Angela Spivey, partner at McGuireWoods, said with more than 200 comments on the rule, which was proposed in December 2013, it was one of the most commented on.

“Outside of small incidents there is no recent history of intentional incidents. This rule is significant in FSMA to make that preventative leap,” she told us.

“With formal regulations a lot of large manufacturers are already doing and have had food defence for vendors for decades and the small entities are exempt.

“It is the middle-size entity who is concerned as there is a lot of cost for preventative controls. To do a self-evaluation on a facility wide basis on controls points and validation is costly. Mid-level companies have some defence plan in place but it is not specific and customised to the facility, verified and validated.

“Next is the implementation. Industry is competent enough to implement and adhere to the controls. From an FDA perspective it is about enforcement with the limited resources where to focus and there is a lot to inspect in a short period of time.”  

The law firm said the rule focuses on larger companies whose products are more likely to reach greater numbers of people.

“Covered domestic and foreign food facilities for the first time will be required to prepare written food defense plans based on identified vulnerabilities at each facility, monitor and verify mitigation strategies, prepare for corrective actions, and ensure that personnel are properly trained and maintain appropriate records.”

FDA has said that compliance with voluntary industry standards of the Global Food Safety Initiative (GFSI), the International Featured Standards (IFS) Food Standard, and the Safe Quality Foods (SQF) Code will not be sufficient to comply with the Food Defense Rule.

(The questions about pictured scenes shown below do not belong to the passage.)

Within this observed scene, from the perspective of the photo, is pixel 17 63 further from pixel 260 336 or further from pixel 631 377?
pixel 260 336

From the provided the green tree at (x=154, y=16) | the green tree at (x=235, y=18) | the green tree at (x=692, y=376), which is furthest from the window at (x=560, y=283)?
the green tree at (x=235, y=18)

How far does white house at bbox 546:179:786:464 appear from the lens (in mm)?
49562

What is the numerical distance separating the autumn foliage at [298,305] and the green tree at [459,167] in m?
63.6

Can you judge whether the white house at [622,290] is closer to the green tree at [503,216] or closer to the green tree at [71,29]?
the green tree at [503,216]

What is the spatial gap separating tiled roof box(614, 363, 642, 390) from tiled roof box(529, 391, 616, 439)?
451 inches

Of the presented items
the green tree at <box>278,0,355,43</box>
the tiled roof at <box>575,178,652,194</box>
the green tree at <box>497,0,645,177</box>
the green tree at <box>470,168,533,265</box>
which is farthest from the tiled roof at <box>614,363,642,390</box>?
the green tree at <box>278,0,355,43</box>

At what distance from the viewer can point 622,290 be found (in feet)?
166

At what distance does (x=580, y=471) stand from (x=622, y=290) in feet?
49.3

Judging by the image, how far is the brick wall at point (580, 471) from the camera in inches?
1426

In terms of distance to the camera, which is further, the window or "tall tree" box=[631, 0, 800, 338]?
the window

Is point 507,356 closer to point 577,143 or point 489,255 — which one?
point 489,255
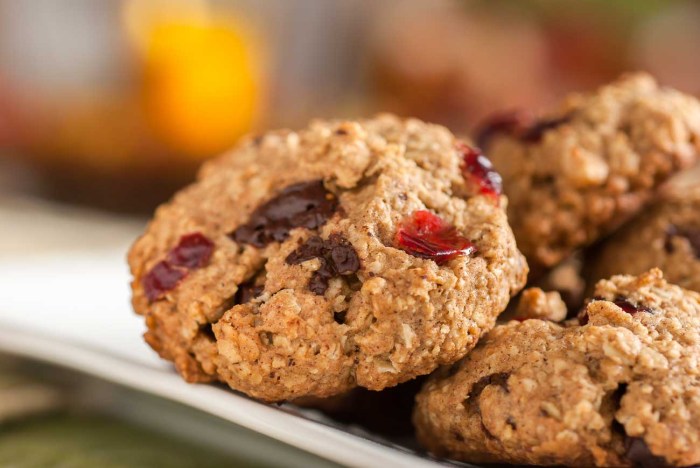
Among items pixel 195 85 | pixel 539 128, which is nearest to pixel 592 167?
pixel 539 128

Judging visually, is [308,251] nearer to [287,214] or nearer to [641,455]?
[287,214]

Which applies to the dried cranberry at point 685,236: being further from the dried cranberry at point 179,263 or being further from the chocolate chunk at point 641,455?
the dried cranberry at point 179,263

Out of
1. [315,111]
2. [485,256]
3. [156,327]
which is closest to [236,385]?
[156,327]

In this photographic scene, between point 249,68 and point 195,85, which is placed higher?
point 249,68

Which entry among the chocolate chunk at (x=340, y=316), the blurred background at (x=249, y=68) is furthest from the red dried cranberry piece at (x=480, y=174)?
the blurred background at (x=249, y=68)

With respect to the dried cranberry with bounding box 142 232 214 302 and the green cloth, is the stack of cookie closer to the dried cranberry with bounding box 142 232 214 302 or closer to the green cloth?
the dried cranberry with bounding box 142 232 214 302

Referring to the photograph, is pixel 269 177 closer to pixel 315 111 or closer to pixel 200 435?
pixel 200 435
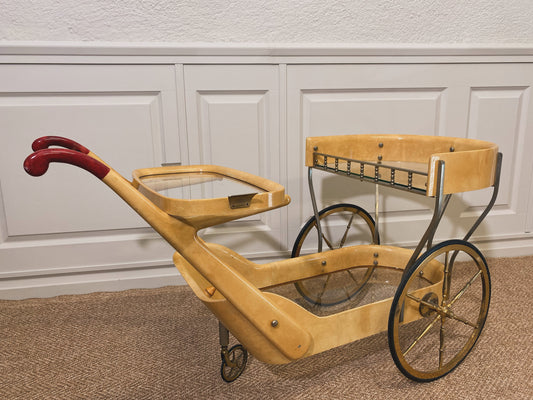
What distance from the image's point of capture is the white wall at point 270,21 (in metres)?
1.24

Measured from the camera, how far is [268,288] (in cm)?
112

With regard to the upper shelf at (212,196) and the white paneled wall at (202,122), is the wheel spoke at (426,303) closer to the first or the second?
the upper shelf at (212,196)

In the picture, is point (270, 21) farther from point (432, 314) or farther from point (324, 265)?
point (432, 314)

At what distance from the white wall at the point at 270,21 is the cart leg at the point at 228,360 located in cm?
92

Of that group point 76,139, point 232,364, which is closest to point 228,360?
point 232,364

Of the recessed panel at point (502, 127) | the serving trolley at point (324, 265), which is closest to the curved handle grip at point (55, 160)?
the serving trolley at point (324, 265)

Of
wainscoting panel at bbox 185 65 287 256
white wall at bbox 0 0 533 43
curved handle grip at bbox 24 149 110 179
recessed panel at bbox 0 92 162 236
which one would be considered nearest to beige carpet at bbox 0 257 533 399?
recessed panel at bbox 0 92 162 236

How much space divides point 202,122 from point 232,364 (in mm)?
766

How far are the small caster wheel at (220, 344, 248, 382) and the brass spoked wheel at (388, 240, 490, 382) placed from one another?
0.34m

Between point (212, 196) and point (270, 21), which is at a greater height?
point (270, 21)

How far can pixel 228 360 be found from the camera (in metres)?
0.93

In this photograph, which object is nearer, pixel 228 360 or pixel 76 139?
pixel 228 360

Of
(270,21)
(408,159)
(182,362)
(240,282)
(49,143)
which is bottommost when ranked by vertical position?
(182,362)

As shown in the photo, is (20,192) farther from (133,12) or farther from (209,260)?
(209,260)
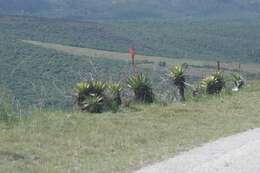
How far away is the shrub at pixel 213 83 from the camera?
920 inches

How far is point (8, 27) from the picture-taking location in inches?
2576

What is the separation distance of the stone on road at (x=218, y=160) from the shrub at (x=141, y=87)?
22.2 feet

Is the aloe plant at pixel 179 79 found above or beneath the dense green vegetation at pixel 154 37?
above

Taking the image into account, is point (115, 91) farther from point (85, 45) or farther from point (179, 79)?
point (85, 45)

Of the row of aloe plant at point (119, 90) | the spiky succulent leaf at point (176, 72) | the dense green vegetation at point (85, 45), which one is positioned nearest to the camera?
the row of aloe plant at point (119, 90)

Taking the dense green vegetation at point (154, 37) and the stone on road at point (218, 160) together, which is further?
the dense green vegetation at point (154, 37)

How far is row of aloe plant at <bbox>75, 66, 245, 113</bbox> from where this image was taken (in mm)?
18625

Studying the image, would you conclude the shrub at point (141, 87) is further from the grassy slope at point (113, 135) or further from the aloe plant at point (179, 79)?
the aloe plant at point (179, 79)

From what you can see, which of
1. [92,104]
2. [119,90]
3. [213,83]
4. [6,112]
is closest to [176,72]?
[213,83]

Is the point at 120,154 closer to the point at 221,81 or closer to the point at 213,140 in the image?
the point at 213,140

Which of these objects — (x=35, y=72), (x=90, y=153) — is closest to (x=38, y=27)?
(x=35, y=72)

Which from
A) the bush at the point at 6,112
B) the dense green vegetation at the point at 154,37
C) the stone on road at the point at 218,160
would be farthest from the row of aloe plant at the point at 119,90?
the dense green vegetation at the point at 154,37

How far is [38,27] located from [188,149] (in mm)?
61569

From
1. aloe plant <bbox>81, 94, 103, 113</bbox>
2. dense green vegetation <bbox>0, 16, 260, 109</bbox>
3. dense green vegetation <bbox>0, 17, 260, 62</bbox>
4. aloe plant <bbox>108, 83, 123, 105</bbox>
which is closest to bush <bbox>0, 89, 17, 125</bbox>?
dense green vegetation <bbox>0, 16, 260, 109</bbox>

However, the agency added existing records may be used to comply with new requirements, and it might consider participation in such programs when prioritizing risk-based inspections of facilities.

McGuireWoods said FDA has put the focus on “the inside attacker”.

FDA gave the example of a contract employee who exploited access to pre-packaged fish at a foreign facility in 2013 and injected the fish with the pesticide Malathion.

Although authorities believed the motivation was to harm the company and not the public, FDA points to the recall of 6.4 million packages of fish as an example of the harm that can be caused by an inside attacker.